Con Trujillo en Higüey

Con Trujillo en Higüey

JOSÉ ANTONIO NÚÑEZ FERNÁNDEZ
En el 1960 estuvieron muy de moda los desfiles en homenaje a Trujillo, ya en el sur, ya en el norte, ora en el Cibao, ora en la región oriental. Cuando se planificó un regio desfile en Higüey, para la transmisión radial del mismo La Voz Dominicana nos designó a Luis Acosta Tejeda, a Ramón Rivera Batista y a mí. El día anterior del evento llegamos a Higüey y en la noche fuimos agasajados por el síndico y el presidente de la Junta del Partido Dominicano, que respectivamente lo eran los señores don Adolfo Valdez y don Emilio Méndez Núñez.

Cuando concluyó el acto festivo que se nos ofreció, nos fuimos al hotel donde estábamos hospedados. Y ocurrió algo que amerita ser relatado. Acosta Tejeda y yo nos alojamos en una habitación doble; no tuvimos el cuidado de cerrar la puerta, tampoco apagamos la luz y pusimos en el radio que había a Radio Habana con un discurso de Fidel Castro. Parece que a la hora que ocurriría tal cosa, esa voz se oía con bastante claridad. ¡Con peligrosa claridad se podría decir! Y de repente alguien empujó la puerta. Cuando esa persona nos vio, dijo: “Ah, son ustedes, está bien”. Siempre he pensado que “esa persona” creyó que Acosta Tejada y yo escuchábamos semejante transmisión para rendirle un informe a “nuestra superioridad”. Porque el que empujó la puerta fue el señor Papito Duluc (ya difunto), de quien se afirmaba que en la región oriental estaba inmiscuido en los servicios de seguridad del Estado.

Al otro día, antes del desfile, asistimos en la antigua iglesia higüeyana a una misa transmitida. Esa mañana padecí una ilusión óptica, porque cuando monseñor Pepén Solimán oficiaba frente a los micrófonos, Trujillo lo contemplaba fijamente como un hipnotizador oriental. A mí me pareció que en un momento, de los cristales de los lentes del “Jefe” salían diminutas llamaradas. En esos momentos pensé cosas muy extrañas. Después calculé que en verdad, en los cristales de esos lentes se reflejaban las luces de los cirios encendidos.

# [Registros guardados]
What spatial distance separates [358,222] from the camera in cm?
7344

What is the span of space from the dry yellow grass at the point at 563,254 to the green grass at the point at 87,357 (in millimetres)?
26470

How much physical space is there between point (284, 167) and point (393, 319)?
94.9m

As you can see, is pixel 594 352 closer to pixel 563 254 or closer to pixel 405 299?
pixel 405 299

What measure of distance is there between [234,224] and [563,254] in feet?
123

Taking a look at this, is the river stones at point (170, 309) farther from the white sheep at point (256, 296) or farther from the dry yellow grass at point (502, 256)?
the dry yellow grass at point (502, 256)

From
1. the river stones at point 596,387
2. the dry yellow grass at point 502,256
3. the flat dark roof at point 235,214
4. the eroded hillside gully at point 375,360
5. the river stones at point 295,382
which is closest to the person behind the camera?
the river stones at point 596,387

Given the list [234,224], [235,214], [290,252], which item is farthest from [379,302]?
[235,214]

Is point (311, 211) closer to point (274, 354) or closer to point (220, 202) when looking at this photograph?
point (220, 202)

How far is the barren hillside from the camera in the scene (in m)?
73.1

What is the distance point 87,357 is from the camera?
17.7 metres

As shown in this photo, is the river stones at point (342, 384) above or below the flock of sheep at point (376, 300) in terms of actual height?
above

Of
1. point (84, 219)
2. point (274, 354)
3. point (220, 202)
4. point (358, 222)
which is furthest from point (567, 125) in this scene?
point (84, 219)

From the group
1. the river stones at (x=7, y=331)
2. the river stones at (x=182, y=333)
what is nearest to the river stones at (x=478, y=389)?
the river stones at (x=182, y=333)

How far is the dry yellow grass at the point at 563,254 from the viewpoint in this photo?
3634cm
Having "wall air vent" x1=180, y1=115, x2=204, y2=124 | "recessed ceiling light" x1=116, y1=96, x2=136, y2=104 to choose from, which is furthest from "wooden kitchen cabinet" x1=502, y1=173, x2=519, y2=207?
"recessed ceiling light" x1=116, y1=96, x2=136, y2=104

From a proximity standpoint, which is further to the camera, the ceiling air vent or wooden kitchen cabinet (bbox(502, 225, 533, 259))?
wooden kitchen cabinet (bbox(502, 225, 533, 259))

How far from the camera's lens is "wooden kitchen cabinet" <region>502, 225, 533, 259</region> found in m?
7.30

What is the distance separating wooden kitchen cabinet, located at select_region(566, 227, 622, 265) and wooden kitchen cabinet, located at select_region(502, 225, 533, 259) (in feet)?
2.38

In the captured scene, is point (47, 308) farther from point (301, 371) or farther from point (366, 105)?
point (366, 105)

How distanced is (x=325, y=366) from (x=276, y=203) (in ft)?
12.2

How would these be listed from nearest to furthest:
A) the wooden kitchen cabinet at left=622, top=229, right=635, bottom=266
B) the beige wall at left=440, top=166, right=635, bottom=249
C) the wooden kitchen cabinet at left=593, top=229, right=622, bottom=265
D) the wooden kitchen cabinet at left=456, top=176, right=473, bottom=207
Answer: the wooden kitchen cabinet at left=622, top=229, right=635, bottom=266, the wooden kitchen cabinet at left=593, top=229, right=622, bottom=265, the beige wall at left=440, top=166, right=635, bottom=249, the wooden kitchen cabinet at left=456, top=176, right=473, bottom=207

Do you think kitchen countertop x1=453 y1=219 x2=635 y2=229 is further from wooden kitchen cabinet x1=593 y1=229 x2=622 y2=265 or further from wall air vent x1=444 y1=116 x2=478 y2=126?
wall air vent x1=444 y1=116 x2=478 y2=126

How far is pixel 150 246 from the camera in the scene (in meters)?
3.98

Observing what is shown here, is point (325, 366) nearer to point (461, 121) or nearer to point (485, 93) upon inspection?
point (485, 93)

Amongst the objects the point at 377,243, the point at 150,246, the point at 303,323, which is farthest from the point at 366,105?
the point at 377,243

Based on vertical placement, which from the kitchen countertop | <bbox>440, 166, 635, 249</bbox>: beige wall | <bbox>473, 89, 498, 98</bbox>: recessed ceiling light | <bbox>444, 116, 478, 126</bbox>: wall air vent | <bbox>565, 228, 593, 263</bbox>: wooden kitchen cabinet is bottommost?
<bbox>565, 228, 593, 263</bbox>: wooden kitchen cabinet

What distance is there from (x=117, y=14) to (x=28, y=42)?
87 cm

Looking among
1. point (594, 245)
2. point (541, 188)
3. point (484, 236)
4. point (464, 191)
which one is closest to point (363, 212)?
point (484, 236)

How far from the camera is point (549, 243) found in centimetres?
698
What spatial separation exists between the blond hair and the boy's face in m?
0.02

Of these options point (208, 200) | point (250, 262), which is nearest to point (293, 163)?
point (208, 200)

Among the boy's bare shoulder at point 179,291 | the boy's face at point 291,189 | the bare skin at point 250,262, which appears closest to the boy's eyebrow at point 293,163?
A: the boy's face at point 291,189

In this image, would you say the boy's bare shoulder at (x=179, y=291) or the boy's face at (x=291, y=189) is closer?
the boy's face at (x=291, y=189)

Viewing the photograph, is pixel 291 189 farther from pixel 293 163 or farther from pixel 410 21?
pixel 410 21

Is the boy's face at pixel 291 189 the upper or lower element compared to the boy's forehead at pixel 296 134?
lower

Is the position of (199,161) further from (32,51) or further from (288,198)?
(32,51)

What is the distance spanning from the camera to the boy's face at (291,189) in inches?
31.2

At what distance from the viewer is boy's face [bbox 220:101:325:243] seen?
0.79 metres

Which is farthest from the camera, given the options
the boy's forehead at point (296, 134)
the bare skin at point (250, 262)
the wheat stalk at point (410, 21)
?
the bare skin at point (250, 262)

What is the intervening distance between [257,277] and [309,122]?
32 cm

# [Conjunto de tareas]
**1)** Por favor, enumera las zonas del país que el relato sobre Trujillo en Higüey nombra como lugares de los desfiles de 1960.
**2)** Explica por qué, según el relato sobre Trujillo en Higüey, parecían salir llamaradas de los lentes del "Jefe" durante la misa.
**3)** Prolonga el relato sobre Trujillo en Higüey a partir de su última oración.
Las entradas no intervienen en nada de esto.

# [Resultados]
**1)** El sur, el norte, el Cibao y la región oriental.

**2)** Se trataba de una ilusión óptica. En los cristales de esos lentes se reflejaban las luces de los cirios encendidos.

**3)**
Del templo nos encaminamos a la tribuna de los locutores de La Voz Dominicana, para ofrecer los detalles, pormenores e incidencias del multitudinario desfile. No olvido que vi que al palco de Trujillo subieron el doctor Arévalo Cedeño y un acompañante, le mostraron al “hombre fuerte” unos papeles y él les señaló la tribuna de los locutores para que hacia ella se dirigieran. Arévalo  y su acompañante así lo hicieron. Rivera Batista recibió los papeles, les pasó la vista y se los entregó a Luis Acosta Tejeda; yo estaba frente a los micrófonos y Acosta, luego de verlos me los pasó a mí. Los tomé y rápidamente me di cuenta que se trataba del acta de la fundación de Salvaleón de Higüey por don Juan Ponce de León o don Juan de Esquivel, no recordaba bien. Dicha acta estaba redactada en castellano antiguo y los compañeros parece que pensaron que correspondía a un idioma diferente al español.

Sin chistar tuve que fijarme a leer lo que se decía de la fundación de la cristiana villa de Salvaleón, y gracias todavía doy a Tatica la de Higüey porque no me equivoqué ni una sola vez.

Felizmente terminó el desfile y se acabó la transmisión. Para los locutores aparentemente habían concluido sus labores y  nos retiramos al hotel.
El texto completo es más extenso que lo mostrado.